Using arrows to illustrate change

Here is an example that shows how arrows can be used to illustrate change:

. webuse nlswork, clear
(National Longitudinal Survey.  Young Women 14-26 years of age in 1968)

. mean ln_wage if year==88, over(ind_code)
(output omitted)

. matrix b88 = e(b)

. mean ln_wage if year==78, over(ind_code)
(output omitted)

. mata: assert(st_matrixcolstripe("b88")==st_matrixcolstripe("e(b)"))
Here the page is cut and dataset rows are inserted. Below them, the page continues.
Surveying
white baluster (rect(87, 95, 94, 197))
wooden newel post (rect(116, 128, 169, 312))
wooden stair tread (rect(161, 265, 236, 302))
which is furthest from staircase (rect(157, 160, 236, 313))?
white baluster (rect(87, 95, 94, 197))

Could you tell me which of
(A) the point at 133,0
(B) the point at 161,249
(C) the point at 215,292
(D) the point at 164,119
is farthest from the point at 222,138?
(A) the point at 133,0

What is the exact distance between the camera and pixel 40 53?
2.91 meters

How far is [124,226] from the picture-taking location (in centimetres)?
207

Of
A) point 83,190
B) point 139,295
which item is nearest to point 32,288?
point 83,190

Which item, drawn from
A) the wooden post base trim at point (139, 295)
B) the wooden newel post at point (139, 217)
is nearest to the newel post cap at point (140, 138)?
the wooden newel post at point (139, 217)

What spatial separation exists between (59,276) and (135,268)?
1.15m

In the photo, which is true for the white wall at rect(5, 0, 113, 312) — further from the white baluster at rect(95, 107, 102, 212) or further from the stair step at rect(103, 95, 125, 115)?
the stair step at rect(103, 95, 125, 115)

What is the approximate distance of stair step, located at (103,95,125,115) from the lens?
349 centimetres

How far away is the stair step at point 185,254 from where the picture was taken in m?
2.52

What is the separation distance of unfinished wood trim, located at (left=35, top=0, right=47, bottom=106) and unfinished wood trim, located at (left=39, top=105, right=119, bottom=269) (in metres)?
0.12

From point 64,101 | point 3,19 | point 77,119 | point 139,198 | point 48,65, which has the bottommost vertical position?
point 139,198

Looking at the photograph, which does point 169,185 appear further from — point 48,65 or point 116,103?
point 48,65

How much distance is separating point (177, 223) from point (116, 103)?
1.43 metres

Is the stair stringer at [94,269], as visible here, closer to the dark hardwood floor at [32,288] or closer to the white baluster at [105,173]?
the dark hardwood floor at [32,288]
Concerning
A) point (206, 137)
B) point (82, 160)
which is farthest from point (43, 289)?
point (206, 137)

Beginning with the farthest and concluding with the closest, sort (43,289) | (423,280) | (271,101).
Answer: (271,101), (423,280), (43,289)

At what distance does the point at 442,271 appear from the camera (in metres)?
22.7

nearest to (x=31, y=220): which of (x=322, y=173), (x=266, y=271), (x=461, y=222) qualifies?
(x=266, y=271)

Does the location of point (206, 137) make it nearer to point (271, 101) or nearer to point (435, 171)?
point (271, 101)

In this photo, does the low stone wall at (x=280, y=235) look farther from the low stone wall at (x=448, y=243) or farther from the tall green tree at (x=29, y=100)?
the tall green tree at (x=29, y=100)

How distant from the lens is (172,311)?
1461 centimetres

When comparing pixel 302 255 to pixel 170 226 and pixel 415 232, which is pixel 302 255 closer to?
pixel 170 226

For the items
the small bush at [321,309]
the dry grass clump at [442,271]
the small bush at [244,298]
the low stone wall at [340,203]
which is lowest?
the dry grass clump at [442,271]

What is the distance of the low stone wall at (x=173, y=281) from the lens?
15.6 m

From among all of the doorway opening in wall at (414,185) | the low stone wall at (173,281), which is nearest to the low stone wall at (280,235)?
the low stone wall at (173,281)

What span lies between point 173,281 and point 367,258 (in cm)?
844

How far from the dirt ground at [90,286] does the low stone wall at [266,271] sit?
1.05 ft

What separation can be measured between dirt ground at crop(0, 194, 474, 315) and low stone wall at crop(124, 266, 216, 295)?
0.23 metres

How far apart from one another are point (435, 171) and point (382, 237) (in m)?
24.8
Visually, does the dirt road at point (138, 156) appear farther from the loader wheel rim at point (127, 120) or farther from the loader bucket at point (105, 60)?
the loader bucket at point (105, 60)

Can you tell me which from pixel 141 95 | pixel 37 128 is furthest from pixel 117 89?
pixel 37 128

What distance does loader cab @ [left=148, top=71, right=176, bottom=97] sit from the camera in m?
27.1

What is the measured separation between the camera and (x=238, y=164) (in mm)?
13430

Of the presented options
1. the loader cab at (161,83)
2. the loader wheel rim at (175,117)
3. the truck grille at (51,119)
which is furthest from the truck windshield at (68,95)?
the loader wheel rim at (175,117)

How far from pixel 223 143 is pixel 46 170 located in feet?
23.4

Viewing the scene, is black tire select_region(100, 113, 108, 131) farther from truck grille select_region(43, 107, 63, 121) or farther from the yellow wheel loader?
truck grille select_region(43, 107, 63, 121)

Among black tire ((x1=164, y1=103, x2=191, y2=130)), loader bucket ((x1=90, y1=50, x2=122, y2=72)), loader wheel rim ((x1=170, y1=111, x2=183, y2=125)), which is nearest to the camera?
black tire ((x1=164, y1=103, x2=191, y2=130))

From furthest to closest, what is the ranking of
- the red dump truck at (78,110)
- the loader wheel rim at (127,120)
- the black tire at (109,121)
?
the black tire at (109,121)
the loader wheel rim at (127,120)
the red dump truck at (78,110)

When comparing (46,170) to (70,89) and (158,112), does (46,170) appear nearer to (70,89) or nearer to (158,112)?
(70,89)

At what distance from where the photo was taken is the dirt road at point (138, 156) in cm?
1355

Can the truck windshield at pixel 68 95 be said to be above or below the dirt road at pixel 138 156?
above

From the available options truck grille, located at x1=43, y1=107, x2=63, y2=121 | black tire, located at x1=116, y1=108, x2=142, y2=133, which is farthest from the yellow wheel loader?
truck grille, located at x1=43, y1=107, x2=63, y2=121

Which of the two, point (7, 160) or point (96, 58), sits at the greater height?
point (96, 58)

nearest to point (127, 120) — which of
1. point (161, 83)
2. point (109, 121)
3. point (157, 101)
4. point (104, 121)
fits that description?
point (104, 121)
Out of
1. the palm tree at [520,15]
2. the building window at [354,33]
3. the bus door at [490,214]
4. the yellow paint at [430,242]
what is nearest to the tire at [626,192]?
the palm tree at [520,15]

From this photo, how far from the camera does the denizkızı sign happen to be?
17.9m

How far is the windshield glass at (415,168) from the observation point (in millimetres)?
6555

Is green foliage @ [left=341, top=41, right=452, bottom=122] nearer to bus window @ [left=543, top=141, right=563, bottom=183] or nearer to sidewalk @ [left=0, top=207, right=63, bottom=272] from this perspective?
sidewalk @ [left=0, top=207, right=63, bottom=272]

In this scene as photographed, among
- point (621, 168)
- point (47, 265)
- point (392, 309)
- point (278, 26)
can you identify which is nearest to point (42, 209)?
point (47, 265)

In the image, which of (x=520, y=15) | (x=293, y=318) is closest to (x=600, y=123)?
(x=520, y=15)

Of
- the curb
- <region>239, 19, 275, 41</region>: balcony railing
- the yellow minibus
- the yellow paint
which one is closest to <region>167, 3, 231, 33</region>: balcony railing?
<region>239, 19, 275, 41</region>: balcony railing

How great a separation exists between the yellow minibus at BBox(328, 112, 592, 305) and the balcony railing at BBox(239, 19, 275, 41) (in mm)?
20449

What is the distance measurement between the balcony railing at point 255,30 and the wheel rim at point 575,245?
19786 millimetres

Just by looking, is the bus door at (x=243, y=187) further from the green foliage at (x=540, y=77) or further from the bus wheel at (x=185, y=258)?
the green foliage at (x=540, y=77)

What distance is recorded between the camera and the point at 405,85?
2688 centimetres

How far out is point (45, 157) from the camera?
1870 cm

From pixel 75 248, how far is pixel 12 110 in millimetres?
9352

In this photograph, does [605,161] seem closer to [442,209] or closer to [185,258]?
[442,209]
. quietly estadd matrix b88

. coefplot, ci((b b) (b b88)) ciopts(recast(rcap pcarrow)) cionly ///
>     vertical sort ///
>     xtitle("Industry code") ytitle("Change in ln(wage) from 78 to 88")
Code
varia/arrows.svg

The trick is to add the results from both years to the same estimation set (e.g., using the estadd command) and then use the ci() option to plot them. A first (zero width) CI is used to plot a cap at the origin, the second CI is used to plot an arrow from the origin to the destination. The command mata: assert() is used in the example to assert that both results vectors have the same structure (coefplot does not check that).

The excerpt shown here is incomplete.